Tasks to perform:
1: According to the problem-solving excerpt, how many potential root causes were on the moldy food team's list by the time help arrived?
2: In the problem-solving excerpt, shorten the paragraph that begins "In the moldy food example" into a brief list that keeps its main facts.
3: Continue the problem-solving excerpt from where it stops, picking up after the sentence about what determines the height of the grass.
Page excerpt section start
Simplicity is the ultimate sophistication.

—LEONARDO DA VINCI, 15TH-CENTURY PAINTER AND INVENTOR

In hard problems of complex systems, there may be thousands of potential variables to look at, and hundreds or thousands of potential root causes. Your journey towards the root cause is one fraught with distractions that can lead you on wild detours or to disaster. To solve a hard problem, you’ll need to quickly and consistently focus your efforts. You’ll need to take special care to stay on target, avoid distractions, and ensure that you’re simplifying.

THE PROBLEMS OF EXPANSIVENESS

What great problem-solvers do is find the root cause in a methodical way, using what they learn along this path to eliminate vast swaths of possible root causes and avenues of inquiry without actually having to study them directly. I can’t emphasize enough how important and powerful this is. In most problem-solving efforts I see, the root cause analysis step is an expanding step, where many ideas are generated and then tested. This comes from the good intention of wanting to be exhaustive, thereby not missing anything: We might try to think of all possible root causes and test them.

In the moldy food example from Chapter 1, “Stop Guessing,” the team had become paralyzed by expanding on the problem. By the time we arrived, they had created a list of over 200 potential root causes. They had worked through half of them with no solution in sight. In this effort, they had wasted months and hundreds of thousands of dollars, and created brand new problems on the line by testing out these solutions. When we applied a methodical approach of eliminating top-level subvariables, we were able to very quickly eliminate almost all of these guesses in a few days. By the way, the root cause was not even in their original list of 200 ideas.

This drive towards expansiveness is a natural instinct: We’re socially trained to think of all possible risks, and all the ways that something might have gone wrong. If we don’t have a better approach, this is the best one available. There are even a lot of formal problem-solving methods that actively encourage expanding possibilities when problem-solving. As I’ve said before, expansive thinking is wonderful when you’re creating new things. But when you’re solving a practical problem, it’s completely unhelpful. Great problem-solvers instead reduce and eliminate possibilities in order to stay on target. They are masters of simplifying.

STAYING ON TARGET

Recall from Chapter 5, “Dig Into the Fundamentals,” the grass on our lawn was too long. We were able to determine that the height of the grass is determined by how tall it was the last time it was cut, its growth rate, and how much time has passed.
Page excerpt section end
Exercise data section start
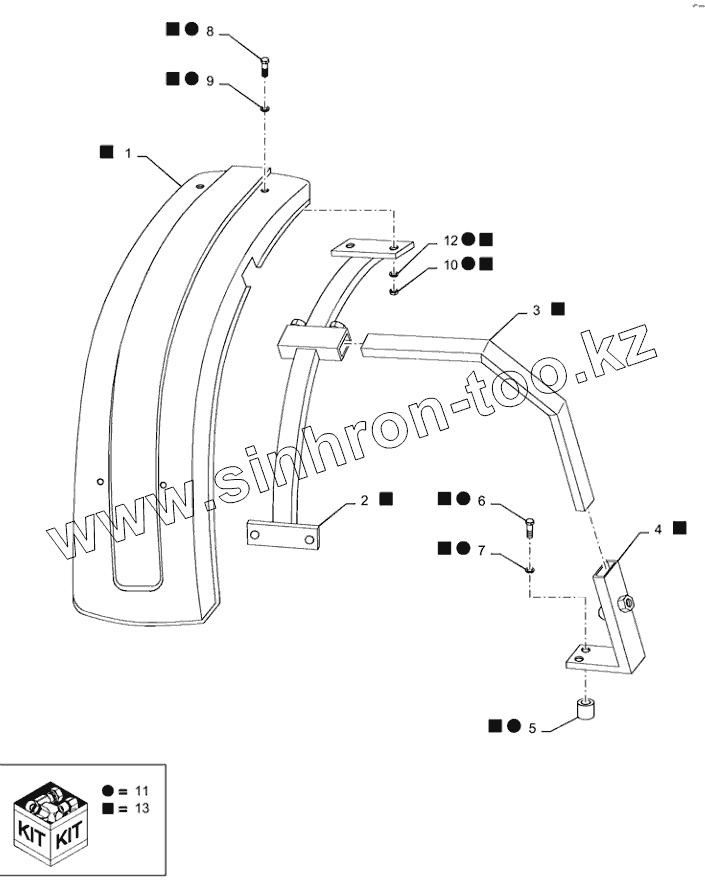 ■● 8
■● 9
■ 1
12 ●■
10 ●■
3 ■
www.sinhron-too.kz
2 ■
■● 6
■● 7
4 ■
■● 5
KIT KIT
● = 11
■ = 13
Exercise data section end
Exercise data section start
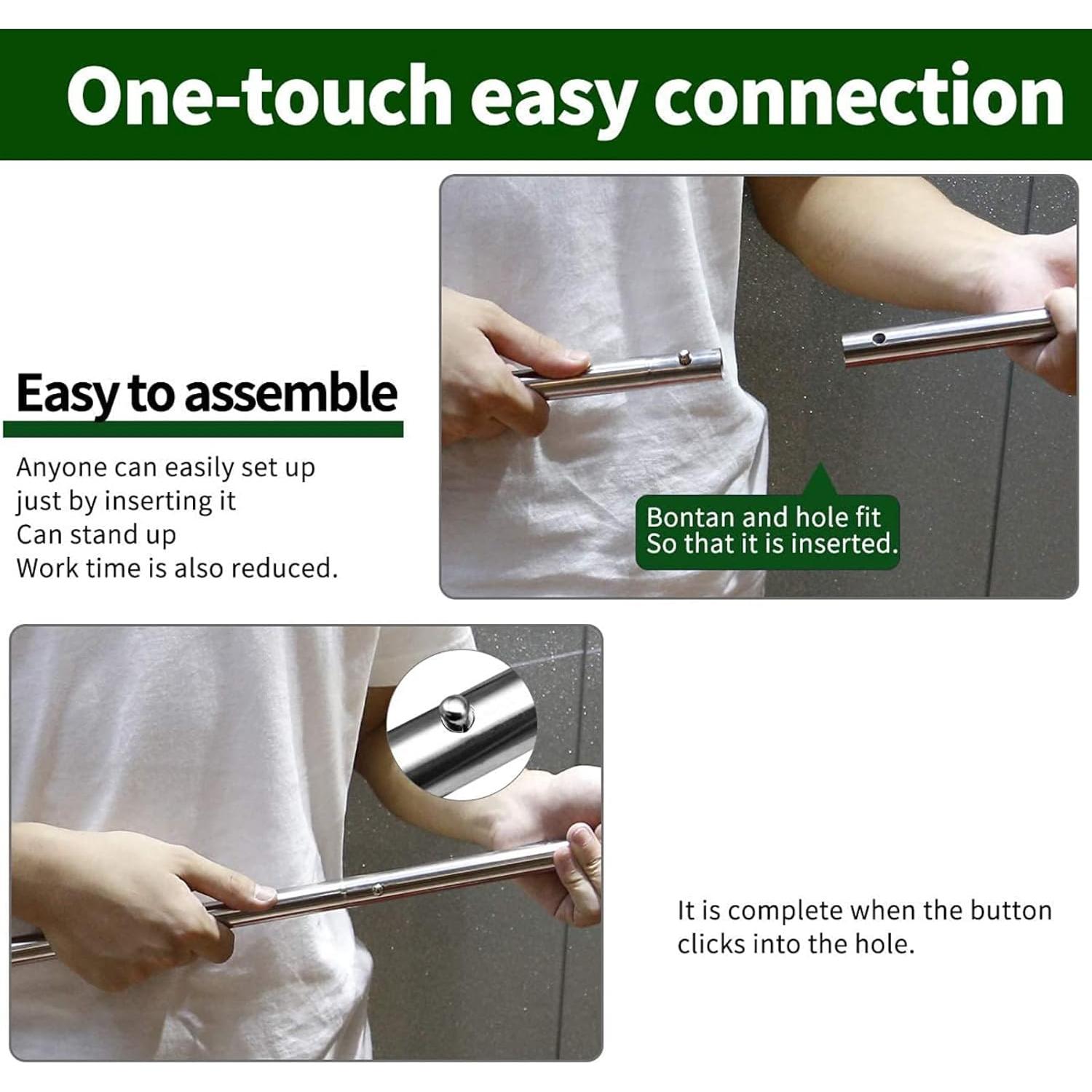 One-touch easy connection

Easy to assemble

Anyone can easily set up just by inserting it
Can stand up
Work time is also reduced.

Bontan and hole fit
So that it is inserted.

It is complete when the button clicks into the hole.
Exercise data section end
Exercise data section start
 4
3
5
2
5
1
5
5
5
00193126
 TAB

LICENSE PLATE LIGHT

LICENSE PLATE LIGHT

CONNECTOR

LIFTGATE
Exercise data section end
Answers per task:
1: Over 200.

2:
- The team was paralyzed by expanding on the problem and had listed over 200 potential root causes.
- They had worked through half of them without finding a solution.
- The effort wasted months and hundreds of thousands of dollars, and testing the solutions created new problems on the line.
- A methodical approach of eliminating top-level subvariables ruled out almost all of the guesses within a few days.
- The actual root cause was not on the original list.

3:
At this point it is tempting to go nuts expanding this tree, as it can feel satisfying or important to learn about something completely. But our job is to efficiently find the root cause. So instead of expanding each variable, we want to see if we can eliminate some of the “high level” variables right at the start. Each one we get rid of has many subvariables that sit below it and we can then ignore.

Because this is a made-up example, we can do some tricky stuff like pretend we have a growth-rate log for our grass. For argument’s sake, let’s say we’ve remeasured the rate of growth of our grass and it’s the same rate every week, so it’s not responsible for our new problem. We cut our grass last week, and we always cut it every week, but the grass has become too long anyway. So we can eliminate caring about grass growth rate or time completely, and avoid digging at all into the fundamentals that control these variables. This process is shown in Figure 9.1, with red X’s representing out-of-spec variables, and green check marks representing on-spec variables.

At this point we’ve immediately eliminated almost all variables and potential root causes without having to explore them. We don’t have to care about bugs, rain, sunlight, or any of that, and the problem has been simplified. Once we’ve eliminated both rate of growth and the time, then it has to be the case that the grass was too long when we last finished cutting it.

Since the grass was too tall when we last finished cutting, either our lawn mower blade was too high when we cut it, or the grass had deflected by too great an angle when the blade met the grass. Notice again that in the next step, we’re keeping our scope simple, and limited to the highest-level controlling variables (see Figure 9.1).

Figure 9.1: Variables controlling the length of grass at last cut (blank variables not yet measured)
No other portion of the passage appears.